The term
star-cluster is sometimes applied, though improperly, to assemblages
which are rather groups, such, for instance, as the Pleiades. In their
most characteristic aspect star-clusters are of a globular shape --
globes of suns! A famous example of a globular star-cluster, but one
not included in the Milky Way, is the ``Great Cluster in Hercules.''
This is barely visible to the naked eye, but a small telescope shows
its character, and in a large one it presents a marvelous spectacle.
Photographs of such clusters are, perhaps, less effective than those
of star-clouds, because the central condensation of stars in them is
so great that their light becomes blended in an indistinguishable
blur. The beautiful effect of the incessant play of infinitesimal rays
over the apparently compact surface of the cluster, as if it were a
globe of the finest frosted silver shining in an electric beam, is
also lost in a photograph.

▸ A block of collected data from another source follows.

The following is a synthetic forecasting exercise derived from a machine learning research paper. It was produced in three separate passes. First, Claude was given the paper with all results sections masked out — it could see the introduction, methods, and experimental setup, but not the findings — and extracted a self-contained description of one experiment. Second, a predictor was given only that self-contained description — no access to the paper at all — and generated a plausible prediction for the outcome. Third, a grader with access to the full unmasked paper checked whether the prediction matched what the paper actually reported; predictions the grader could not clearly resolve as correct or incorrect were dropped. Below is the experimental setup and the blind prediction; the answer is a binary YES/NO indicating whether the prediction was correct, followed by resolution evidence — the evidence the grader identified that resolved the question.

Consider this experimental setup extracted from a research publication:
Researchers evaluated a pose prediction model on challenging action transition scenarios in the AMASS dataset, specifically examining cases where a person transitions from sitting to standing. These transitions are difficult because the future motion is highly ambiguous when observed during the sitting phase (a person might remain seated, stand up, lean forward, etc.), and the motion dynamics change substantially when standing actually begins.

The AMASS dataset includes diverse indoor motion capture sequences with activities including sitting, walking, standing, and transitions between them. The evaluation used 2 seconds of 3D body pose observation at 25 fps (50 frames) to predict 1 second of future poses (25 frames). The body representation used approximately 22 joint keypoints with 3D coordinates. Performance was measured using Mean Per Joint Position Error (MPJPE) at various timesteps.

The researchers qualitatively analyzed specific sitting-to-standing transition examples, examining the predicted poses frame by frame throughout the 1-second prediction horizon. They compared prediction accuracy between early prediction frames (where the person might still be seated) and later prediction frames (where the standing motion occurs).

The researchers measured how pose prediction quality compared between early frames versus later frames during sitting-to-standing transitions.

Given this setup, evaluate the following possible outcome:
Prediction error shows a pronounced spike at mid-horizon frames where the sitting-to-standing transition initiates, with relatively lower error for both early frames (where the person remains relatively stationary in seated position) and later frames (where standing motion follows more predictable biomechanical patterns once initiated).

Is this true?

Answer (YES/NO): NO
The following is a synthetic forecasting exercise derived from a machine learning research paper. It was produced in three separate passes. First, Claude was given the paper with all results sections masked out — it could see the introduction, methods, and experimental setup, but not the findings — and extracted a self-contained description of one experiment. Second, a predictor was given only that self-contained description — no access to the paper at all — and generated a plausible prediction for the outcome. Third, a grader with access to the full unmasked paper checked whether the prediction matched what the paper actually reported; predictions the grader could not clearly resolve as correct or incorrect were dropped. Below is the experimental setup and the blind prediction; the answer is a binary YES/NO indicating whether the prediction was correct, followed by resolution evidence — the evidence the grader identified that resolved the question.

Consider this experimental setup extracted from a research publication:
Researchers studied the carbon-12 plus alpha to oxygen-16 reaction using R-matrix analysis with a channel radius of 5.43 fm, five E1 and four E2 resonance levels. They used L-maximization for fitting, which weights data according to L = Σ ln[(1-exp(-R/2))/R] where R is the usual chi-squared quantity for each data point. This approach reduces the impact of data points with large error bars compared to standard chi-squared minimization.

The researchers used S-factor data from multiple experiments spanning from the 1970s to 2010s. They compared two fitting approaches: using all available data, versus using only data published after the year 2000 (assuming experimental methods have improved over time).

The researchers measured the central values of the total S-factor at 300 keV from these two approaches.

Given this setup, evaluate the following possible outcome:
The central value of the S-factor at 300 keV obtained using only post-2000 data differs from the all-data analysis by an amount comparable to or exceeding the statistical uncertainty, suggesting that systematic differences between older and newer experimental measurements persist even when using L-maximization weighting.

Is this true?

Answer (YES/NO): NO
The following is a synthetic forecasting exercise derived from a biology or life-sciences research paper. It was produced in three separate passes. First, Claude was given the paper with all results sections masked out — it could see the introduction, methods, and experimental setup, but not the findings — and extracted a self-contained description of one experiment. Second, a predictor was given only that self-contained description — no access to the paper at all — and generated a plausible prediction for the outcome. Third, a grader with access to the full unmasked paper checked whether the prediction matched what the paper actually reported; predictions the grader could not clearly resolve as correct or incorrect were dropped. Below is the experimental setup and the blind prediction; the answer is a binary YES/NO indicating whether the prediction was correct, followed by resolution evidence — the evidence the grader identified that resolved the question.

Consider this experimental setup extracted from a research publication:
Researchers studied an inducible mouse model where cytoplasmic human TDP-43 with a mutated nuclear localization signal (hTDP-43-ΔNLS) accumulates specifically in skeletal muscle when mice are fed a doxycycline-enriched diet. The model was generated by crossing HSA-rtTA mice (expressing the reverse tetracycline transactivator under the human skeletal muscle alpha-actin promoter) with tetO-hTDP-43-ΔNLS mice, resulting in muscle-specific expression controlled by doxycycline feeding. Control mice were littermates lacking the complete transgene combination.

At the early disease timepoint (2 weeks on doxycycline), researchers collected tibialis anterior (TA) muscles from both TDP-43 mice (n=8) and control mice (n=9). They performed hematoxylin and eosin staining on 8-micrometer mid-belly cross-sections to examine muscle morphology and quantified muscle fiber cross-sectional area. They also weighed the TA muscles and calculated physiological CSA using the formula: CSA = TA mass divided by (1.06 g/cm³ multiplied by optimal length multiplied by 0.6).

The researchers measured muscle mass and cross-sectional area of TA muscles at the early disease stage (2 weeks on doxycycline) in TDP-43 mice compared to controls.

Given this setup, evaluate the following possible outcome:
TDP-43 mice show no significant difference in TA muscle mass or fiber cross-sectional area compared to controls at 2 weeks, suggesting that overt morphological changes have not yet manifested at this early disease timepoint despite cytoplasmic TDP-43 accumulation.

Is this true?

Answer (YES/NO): YES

Still, even to the eye looking directly at
the cluster through a powerful telescope, the central part of the
wonderful congregation seems almost a solid mass in which the stars
are packed like the ice crystals in a snowball.
The same question rises to the lips of every observer: How can they
possibly have been brought into such a situation? The marvel does not
grow less when we know that, instead of being closely compacted, the
stars of the cluster are probably separated by millions of miles; for
we know that their distances apart are slight as compared with their
remoteness from the Earth.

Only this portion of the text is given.